Corporate Security Risk Consultant, Principal

Requisition ID # 156008 

Job Category: Information Technology 

Job Level: Manager/Principal

Business Unit: Information Technology

Work Type: Hybrid

Job Location: Oakland; San Ramon

Department Overview

The Corporate Security Department (CSD) is part of the Enterprise Protection Organization within PG&E. Our mission is to protect the people, assets and facilities of PG&E. The department includes physical security, security asset and technology management, risk and strategy, security operations center, critical infrastructure protection and compliance, investigations, emergency response and executive protection teams. Given the criticality of the infrastructure and facilities, PG&E has several compliance obligations at the federal, regional, and state level. We work together internally and in concert with each functional area and supporting partners to provide security, based on identified risks and compliance requirements. The Risk and Strategy team aligns current and future risks within the Enterprise Risk Register to build and maintain our risk profile and align to financial strategy.

Position Summary

The Risk and Strategy team is looking for Risk Consultant. This position will ensure CSD has a fully Integrated risk model with a standalone risk that aligns with the Enterprise risk program. The successful candidate will hold primary responsibility and accountability to build, maintain and test CSD’s risk model.
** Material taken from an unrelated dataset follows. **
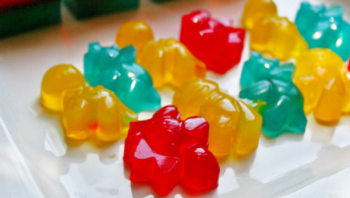 What are the Ingredients to Make Gummy Bears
This role works in partnership with stakeholders such Enterprise Risk experts and leaders, compliance experts, portfolio managers, and other associated operations, and functional areas. The risk consultant ensures the corporate security risk is represented at the correct level.  

Risk Consultants have accountability and responsibility for focus areas that are of complex scope and with significant risk and high impact across multiple functions. They work autonomously and collaboratively as needed. They address complex problems that span functions and may manage projects or initiatives that are high complexity and risk. This position will work collaboratively with both technical and non-technical staff to understand driver and consequences of risk, collect modeling data, and provide guidance, coaching and mentoring to increase understanding of the risk model and how it can be used. They generally work with Senior Management to influence strategies and decisions.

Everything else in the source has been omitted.